- _GEGEVEN TEKST_
2.De tenlastelegging

Aan de verdachte is ten laste gelegd dat:
hij op één of meerdere tijdstip(pen) in of omstreeks de periode van 28 januari 2021 tot en met 6 februari 2021 te Zoetermeer, met [slachtoffer] , geboren op [geboortedag 2] 2006, die de leeftijd van twaalf jaren maar nog niet die van zestien jaren had bereikt, buiten echt, een of meer ontuchtige handelingen heeft gepleegd, die (telkens) bestonden uit of mede bestonden uit het seksueel binnendringen van het lichaam van [slachtoffer] , te weten het brengen en/of houden van zijn penis in de mond van [slachtoffer] en/of het zoenen van [slachtoffer] op haar mond.

- _OPGESLAGEN RECORDS_
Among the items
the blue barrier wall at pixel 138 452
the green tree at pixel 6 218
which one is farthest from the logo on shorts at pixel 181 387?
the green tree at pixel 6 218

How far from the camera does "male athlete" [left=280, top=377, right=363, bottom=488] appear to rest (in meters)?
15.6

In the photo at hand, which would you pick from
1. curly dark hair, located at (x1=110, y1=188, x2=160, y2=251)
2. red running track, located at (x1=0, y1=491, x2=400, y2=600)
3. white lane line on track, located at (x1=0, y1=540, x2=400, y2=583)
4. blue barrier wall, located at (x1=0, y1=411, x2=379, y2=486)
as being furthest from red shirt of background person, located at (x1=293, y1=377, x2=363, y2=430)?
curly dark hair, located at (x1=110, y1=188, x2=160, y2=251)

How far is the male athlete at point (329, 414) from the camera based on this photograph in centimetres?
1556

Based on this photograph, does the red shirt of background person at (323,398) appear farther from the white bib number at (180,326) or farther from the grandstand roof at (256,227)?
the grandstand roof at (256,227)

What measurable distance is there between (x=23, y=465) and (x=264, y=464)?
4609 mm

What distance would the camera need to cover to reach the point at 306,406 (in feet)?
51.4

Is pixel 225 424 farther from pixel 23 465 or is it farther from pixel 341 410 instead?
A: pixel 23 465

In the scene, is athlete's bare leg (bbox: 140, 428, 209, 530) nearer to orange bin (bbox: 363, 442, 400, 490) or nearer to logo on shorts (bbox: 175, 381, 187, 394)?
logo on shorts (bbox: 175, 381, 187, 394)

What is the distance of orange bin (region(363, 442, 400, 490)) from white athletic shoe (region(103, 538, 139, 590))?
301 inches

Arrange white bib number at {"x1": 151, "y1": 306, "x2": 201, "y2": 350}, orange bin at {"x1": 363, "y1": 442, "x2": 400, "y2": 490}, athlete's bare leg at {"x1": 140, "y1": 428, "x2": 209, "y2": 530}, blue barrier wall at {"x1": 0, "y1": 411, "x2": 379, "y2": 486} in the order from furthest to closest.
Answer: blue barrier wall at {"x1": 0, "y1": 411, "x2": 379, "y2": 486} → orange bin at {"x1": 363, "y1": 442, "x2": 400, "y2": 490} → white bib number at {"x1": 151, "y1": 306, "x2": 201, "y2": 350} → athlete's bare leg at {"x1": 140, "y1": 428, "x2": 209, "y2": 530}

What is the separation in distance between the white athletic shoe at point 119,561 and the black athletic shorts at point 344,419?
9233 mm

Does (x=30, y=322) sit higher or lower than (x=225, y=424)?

- _OPDRACHT_
Schrijf de tekst over de tenlastelegging hierboven volledig en woord voor woord over. Deze records komen uit een andere bron.

- _HET ANTWOORD_
2.De tenlastelegging

Aan de verdachte is ten laste gelegd dat:
hij op één of meerdere tijdstip(pen) in of omstreeks de periode van 28 januari 2021 tot en met 6 februari 2021 te Zoetermeer, met [slachtoffer] , geboren op [geboortedag 2] 2006, die de leeftijd van twaalf jaren maar nog niet die van zestien jaren had bereikt, buiten echt, een of meer ontuchtige handelingen heeft gepleegd, die (telkens) bestonden uit of mede bestonden uit het seksueel binnendringen van het lichaam van [slachtoffer] , te weten het brengen en/of houden van zijn penis in de mond van [slachtoffer] en/of het zoenen van [slachtoffer] op haar mond.